• May 8th 2011, 01:34 PM
mormor83
hello everyone
this problem is in cryptography but it's a pure Probability problem.

if we have a text of "M" length and we randomly pick 3 number between 1 and M.
we observe the letters in those places.
what is the Probability that we will have two identical letters?

i thought i could calculate it using the birthday paradox..

am i right?
• May 8th 2011, 01:36 PM
SpringFan25
I think you need to make an assumption about the distribution of letters in the text to answer this. if so, what is your assumption?
• May 8th 2011, 01:39 PM
mormor83
the distribution of letters in the text is known.
I assume that the language is English
• May 8th 2011, 01:46 PM
SpringFan25
by all means, dont keep the distribution to yourself!

For arguments sake, suppose all letters are independant and each letter is equally likely to occur in all positions.
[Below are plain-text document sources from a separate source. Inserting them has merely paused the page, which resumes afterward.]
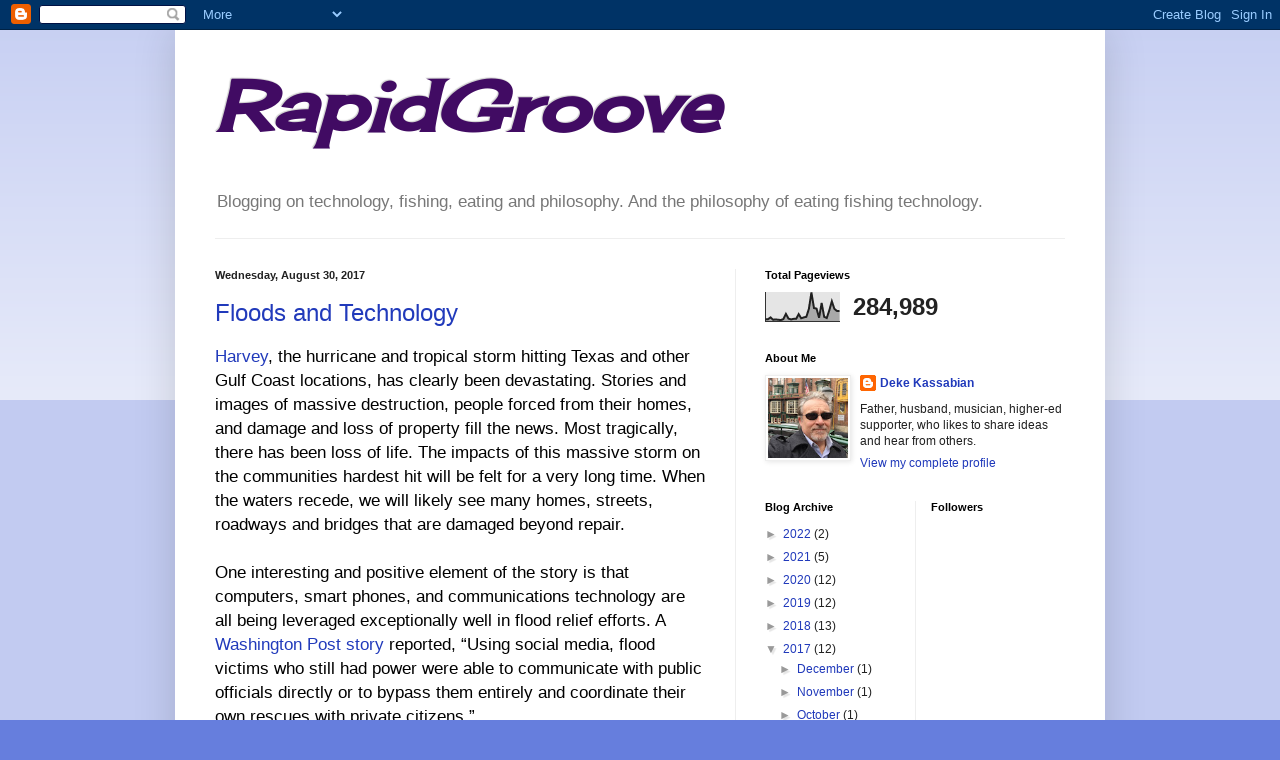

--- FILE ---
content_type: text/html; charset=UTF-8
request_url: https://rapidgroove.blogspot.com/b/stats?style=BLACK_TRANSPARENT&timeRange=ALL_TIME&token=APq4FmDxDJlTRcWBsCEWamp8A18Zd0dQiF9fQzevcXubGoZQRrncXaA3kc-QIyghSjPmQuCilWcJFlZNJK_g22RBjdWIT_3gpQ
body_size: -16
content:
{"total":284989,"sparklineOptions":{"backgroundColor":{"fillOpacity":0.1,"fill":"#000000"},"series":[{"areaOpacity":0.3,"color":"#202020"}]},"sparklineData":[[0,8],[1,8],[2,14],[3,6],[4,7],[5,6],[6,5],[7,8],[8,26],[9,10],[10,7],[11,9],[12,9],[13,25],[14,11],[15,14],[16,16],[17,43],[18,99],[19,46],[20,44],[21,13],[22,63],[23,16],[24,12],[25,38],[26,69],[27,43],[28,36],[29,36]],"nextTickMs":156521}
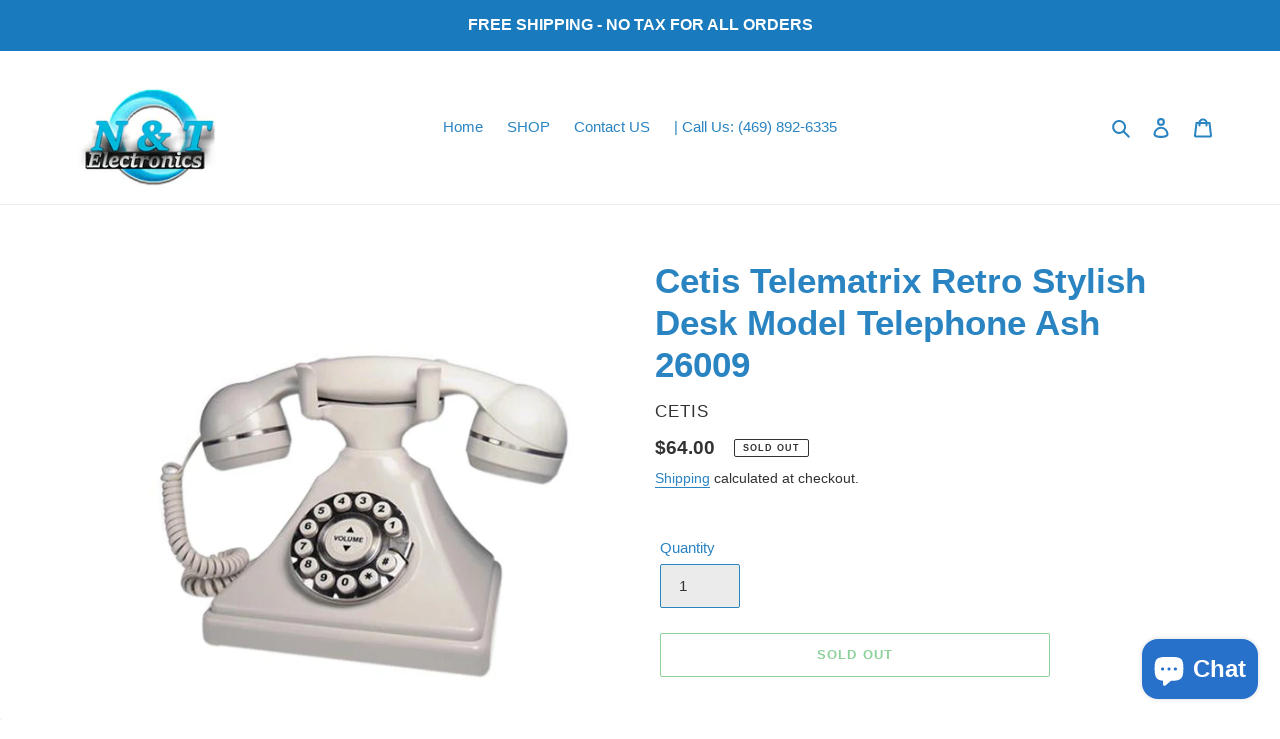

--- FILE ---
content_type: text/plain; charset=utf-8
request_url: https://d-ipv6.mmapiws.com/ant_squire
body_size: 152
content:
ntelectronic.com;019bdb17-63d1-7c4c-863a-672274c5ca51:a576dfa926b7fcb598dd014cd871568b32488a93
This is exactly the problem solved in the link below:

http://en.wikipedia.org/wiki/Birthda...he_probability
(except there are 26 possibilities instead of 365)

In that case i would say the answer to your original question is "yes".
• May 8th 2011, 02:00 PM
mormor83

Frequency Table
• May 8th 2011, 02:15 PM
SpringFan25
First, since your sample is 3 letters, at most 1 letter can occur twice.

This means that your probability can be rewritten:
P(Something occurs twice) =
P(a occurs twice)
+P(b occurs twice)
+P(c occurs twice)
...
+P(Z occurs twice)

Provided the letters in each position of the text are i.i.d according the that frequency table, and your sample is random & independant: each of the above terms is easy to calculate; although 26 computations will be needed, so i may be missing a simpler method!

Dont forget at the end to note that:
p() = 1 if M < 3.
• May 8th 2011, 02:40 PM
mormor83
so using frequencies of letters in English calculation will be kind of a long way, isn't it?
• May 8th 2011, 07:35 PM
CaptainBlack
Quote:

Originally Posted by mormor83
so using frequencies of letters in English calculation will be kind of a long way, isn't it?

You could just estimate the probability from a simple Monte-Carlo simulation.

CB